A lawyers group formally asked the federal government on Monday to investigate claims that Gov. Paul LePage pressured unemployment hearing officers to side with business owners over workers.
LePage has violated federal laws requiring the impartial and prompt administration of unemployment insurance benefit, said David Webbert, president of the Maine Employment Lawyers Association, in a letter he sent Monday to Gay Gilbert, administrator of the federal Office of Unemployment Insurance, and Daniel Petrole, the deputy inspector general who oversees criminal investigations relating to the federal Department of Labor.
Federal law mandates prompt payment of unemployment benefits, Webbert wrote, but LePage has created policies that delay payments, and he has put political pressure on hearing officers to deny payments to workers.
He said LePage is “intentionally interfering with the neutrality and basic fairness of the appeals system in order to favor employers over workers.”

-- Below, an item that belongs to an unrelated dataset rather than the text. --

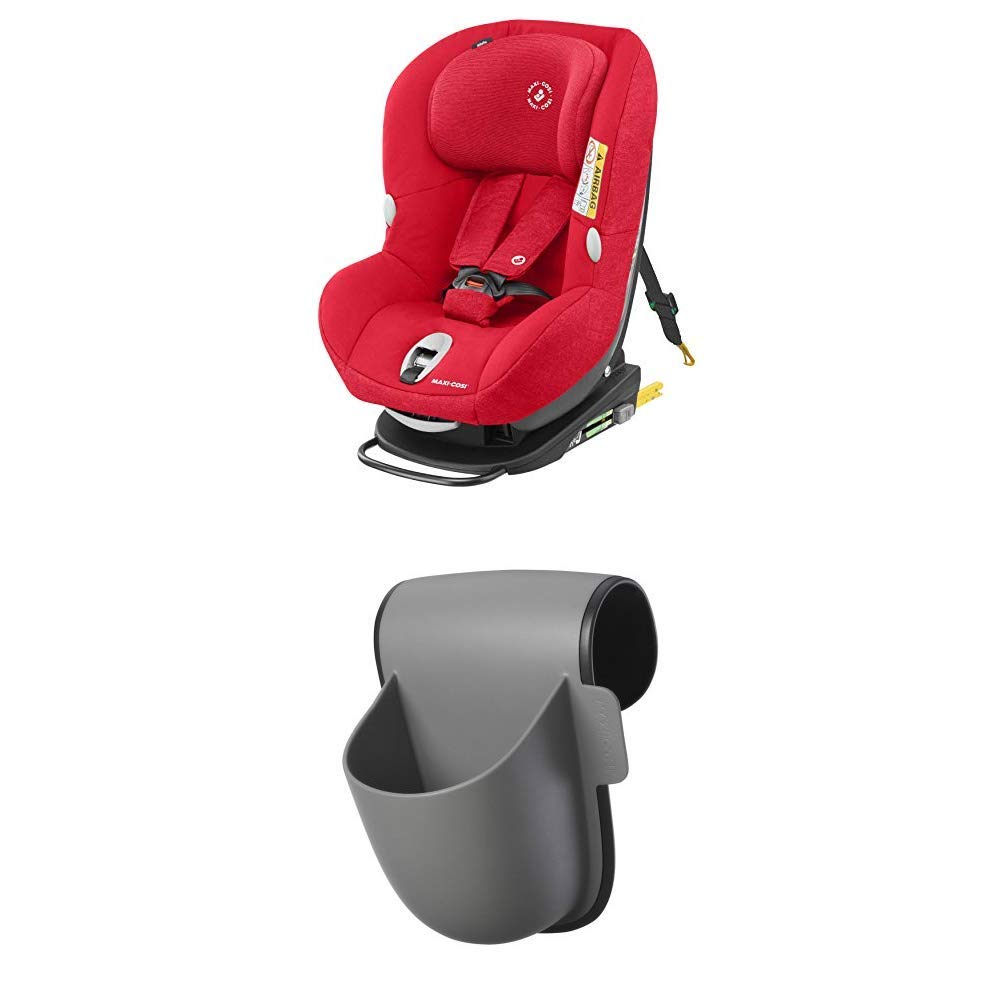 Maxi-Cosi MiloFix Reboarder Child Seat, Group 0+ /1 (0-18 kg), Car Seat with Isofix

The association includes about 50 lawyers who represent workers when either employers or workers appeal an unemployment benefits decision.
At the center of the controversy is a March 21 lunch meeting at the Blaine House attended by LePage and about eight hearing officers and their supervisors.
The officers preside over hearings held to determine whether laid-off workers should receive an unemployment benefit that averages $281 per week.
For businesses, the outcomes affect rates they pay into an unemployment trust that funds the unemployment benefit program. The more unemployment claims or appeal rulings against an employer, the higher the payments to the fund.
According to the Sun Journal newspaper in Lewiston, several of those who attended the lunch meeting said LePage scolded the hearing officers and supervisors for deciding too many cases in favor of unemployed workers.
The hearing officers are state employees in federally funded positions. The U.S. Department of Labor oversees the hearings and the distribution of benefits.
Employers and business groups often criticize the system, saying it’s too easy for fired employees to receive benefits.
Webbert’s claims are false, said LePage spokeswoman Adrienne Bennett. She said LePage only wants assurance that appeals are equitable for both employers and employees.
“There was absolutely no political pressure going on in that meeting,” Bennett said Monday night. “It was a meeting about adhering to the law. . . . There was no favoritism.”
The Maine Republican Party on Monday released a statement noting that Webbert has a long history of contributing money to Democratic candidates. In the statement, GOP Chairman Richard Cebra said Webbert has manufactured the controversy for political reasons.
“The partisan politics being played here to attack Governor LePage with anonymous sources making such stunningly false statements is disturbing,” he said.